Step 3: Create data generator functionality

The following are several functions used to generate data. The utility function, marketcap_to_DECIMAL, is used by the seed_trades stored procedure to convert a string value for the market capitalization of a stock into a decimal value.

DELIMITER //
CREATE OR REPLACE FUNCTION marketcap_to_DECIMAL(s VARCHAR(15))
  RETURNS DECIMAL(18,2) AS
DECLARE
  m CHAR(1) = SUBSTR(s, LENGTH(s), 1); -- M or B
  raw_v DECIMAL(18,2) = SUBSTR(s, 2, LENGTH(s) - 1);
  v DECIMAL(18,2) = NULL;
BEGIN
  IF m = "B" THEN
    v = raw_v * 1000;
  ELSE
    v = raw_v;
  END IF;
  RETURN v;
END //
DELIMITER ;

The seed_trades stored procedure generates rows of seed trade data based on an integer input value. This provides a query to rank the companies by market capitalization limited to the top 200.

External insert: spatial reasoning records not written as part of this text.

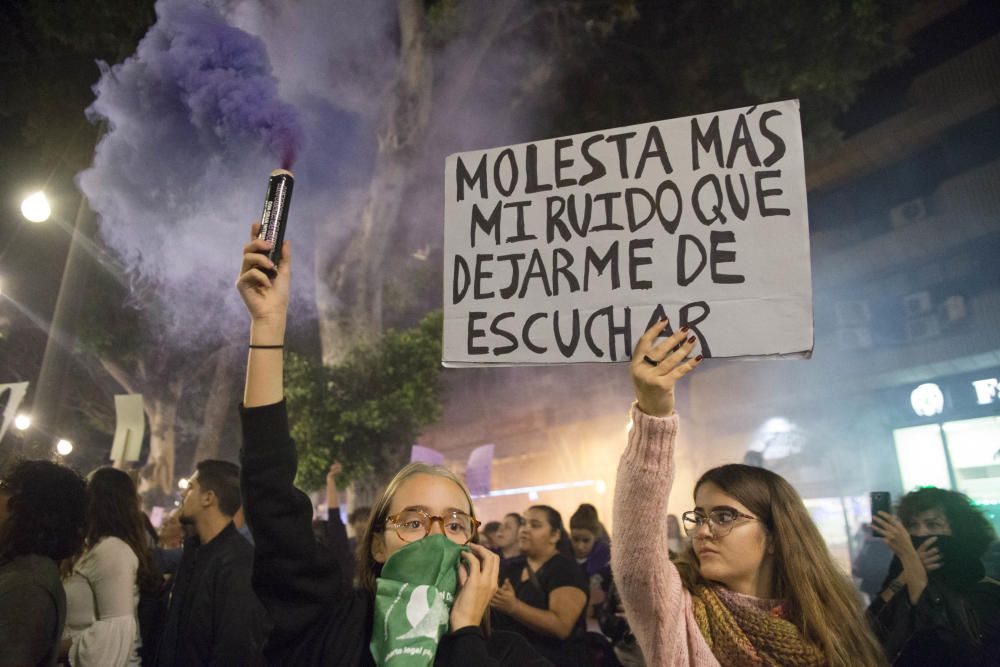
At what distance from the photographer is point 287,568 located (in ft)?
6.08

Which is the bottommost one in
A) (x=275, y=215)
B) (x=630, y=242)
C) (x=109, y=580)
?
(x=109, y=580)

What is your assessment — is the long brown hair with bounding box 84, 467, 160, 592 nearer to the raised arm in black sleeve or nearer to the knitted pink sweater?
the raised arm in black sleeve

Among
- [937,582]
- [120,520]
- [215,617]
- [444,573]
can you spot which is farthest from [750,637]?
[120,520]

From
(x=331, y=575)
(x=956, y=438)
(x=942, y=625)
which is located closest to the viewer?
(x=331, y=575)

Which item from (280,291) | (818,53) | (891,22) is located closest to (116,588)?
(280,291)

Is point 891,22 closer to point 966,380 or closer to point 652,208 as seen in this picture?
point 966,380

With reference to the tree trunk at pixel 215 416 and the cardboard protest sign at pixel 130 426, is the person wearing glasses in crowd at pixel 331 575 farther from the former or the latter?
the tree trunk at pixel 215 416

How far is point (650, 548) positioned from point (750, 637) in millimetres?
465

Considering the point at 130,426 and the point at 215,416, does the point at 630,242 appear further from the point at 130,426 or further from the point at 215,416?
the point at 215,416

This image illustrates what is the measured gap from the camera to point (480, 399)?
24.3 metres

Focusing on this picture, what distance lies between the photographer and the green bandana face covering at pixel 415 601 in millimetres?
1718

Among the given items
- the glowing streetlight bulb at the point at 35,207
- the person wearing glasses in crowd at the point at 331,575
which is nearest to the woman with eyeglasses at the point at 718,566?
the person wearing glasses in crowd at the point at 331,575

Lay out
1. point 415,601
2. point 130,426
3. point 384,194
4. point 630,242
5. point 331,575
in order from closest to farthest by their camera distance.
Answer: point 415,601, point 331,575, point 630,242, point 130,426, point 384,194

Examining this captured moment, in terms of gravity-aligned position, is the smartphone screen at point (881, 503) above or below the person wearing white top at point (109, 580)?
above
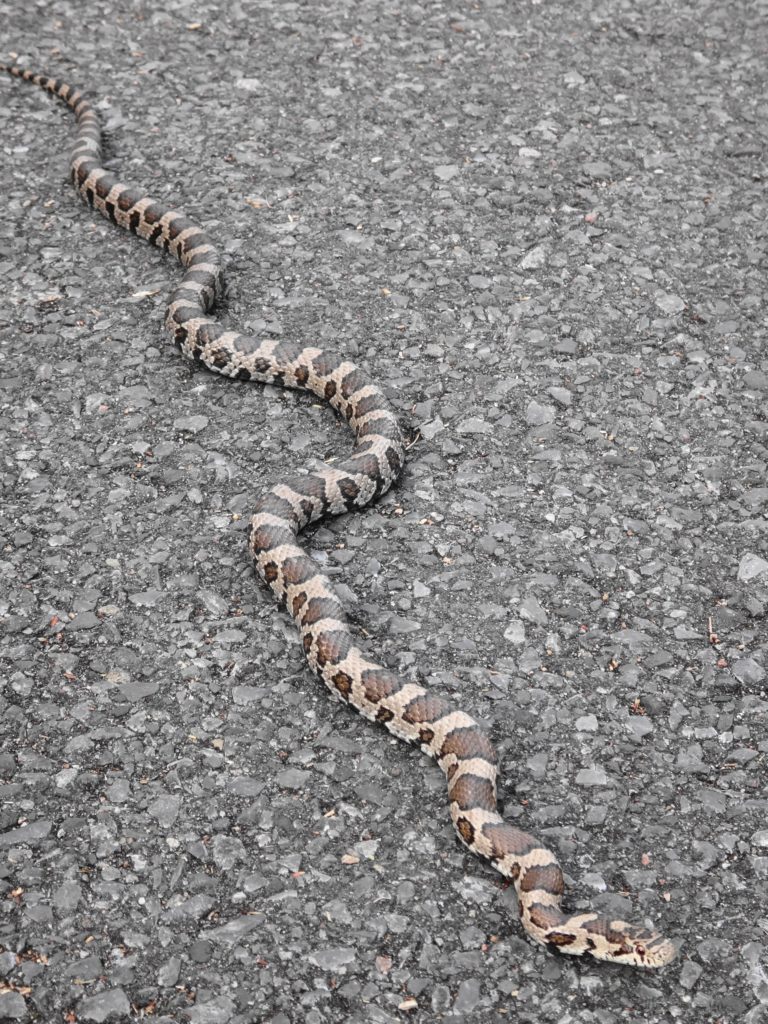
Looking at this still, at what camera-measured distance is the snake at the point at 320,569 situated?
5855 mm

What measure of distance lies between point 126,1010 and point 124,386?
205 inches

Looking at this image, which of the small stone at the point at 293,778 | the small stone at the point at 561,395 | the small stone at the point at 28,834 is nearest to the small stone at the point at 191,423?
the small stone at the point at 561,395

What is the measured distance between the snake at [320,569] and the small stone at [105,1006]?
1902 millimetres

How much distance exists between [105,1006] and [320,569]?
10.6ft

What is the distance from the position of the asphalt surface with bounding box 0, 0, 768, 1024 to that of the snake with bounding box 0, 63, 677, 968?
13 centimetres

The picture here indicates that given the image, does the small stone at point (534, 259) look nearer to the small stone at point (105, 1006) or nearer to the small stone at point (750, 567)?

The stored procedure generates approximately the same number of trades for each company.

DELIMITER //
CREATE OR REPLACE PROCEDURE seed_trades(num_trades INT) RETURNS INT AS
DECLARE
  ranked_companies ARRAY(RECORD(symbol CHAR(5), _rank INT));
DECLARE
  q QUERY(symbol CHAR(5), _rank INT) =
    SELECT symbol, rank() OVER (ORDER BY marketcap_to_DECIMAL(market_cap)) AS _rank
    FROM company
    WHERE LENGTH(symbol) < 5
    ORDER BY _rank DESC LIMIT 200;
  i INT = 0;
  rank_num INT;
  next_id INT = 1;
  sym CHAR(5);
  price_base DECIMAL(18,4);
  current_prices ARRAY(INT);
  l ARRAY(RECORD(symbol CHAR(5), _rank INT));
BEGIN
  l = collect(q);
  FOR r IN l LOOP
    i += 1;
    rank_num = r._rank;
    sym = r.symbol;
    price_base = FLOOR(rand() * 50) + 50;
    FOR j IN 1..((rank_num / 10) + RAND() * 10) LOOP
      INSERT trade VALUES(
        next_id,
        sym,
        FLOOR(1 + RAND() * 10) * 100, -- shares
        price_base,      -- share_price
        DATE_ADD(NOW(), INTERVAL RAND() * 6 HOUR)); -- random time during trading day, roughly
      next_id += 1;
      IF next_id > num_trades THEN RETURN(next_id); END IF;
    END LOOP;
  END LOOP;
  RETURN(next_id);
END //
DELIMITER ;

This last stored procedure, iter_stocks, generates additional trade events using a random walk to determine the next price for each company. It will store the current price for each company, then add a random number between -1 and 1 to set the new price for each iteration.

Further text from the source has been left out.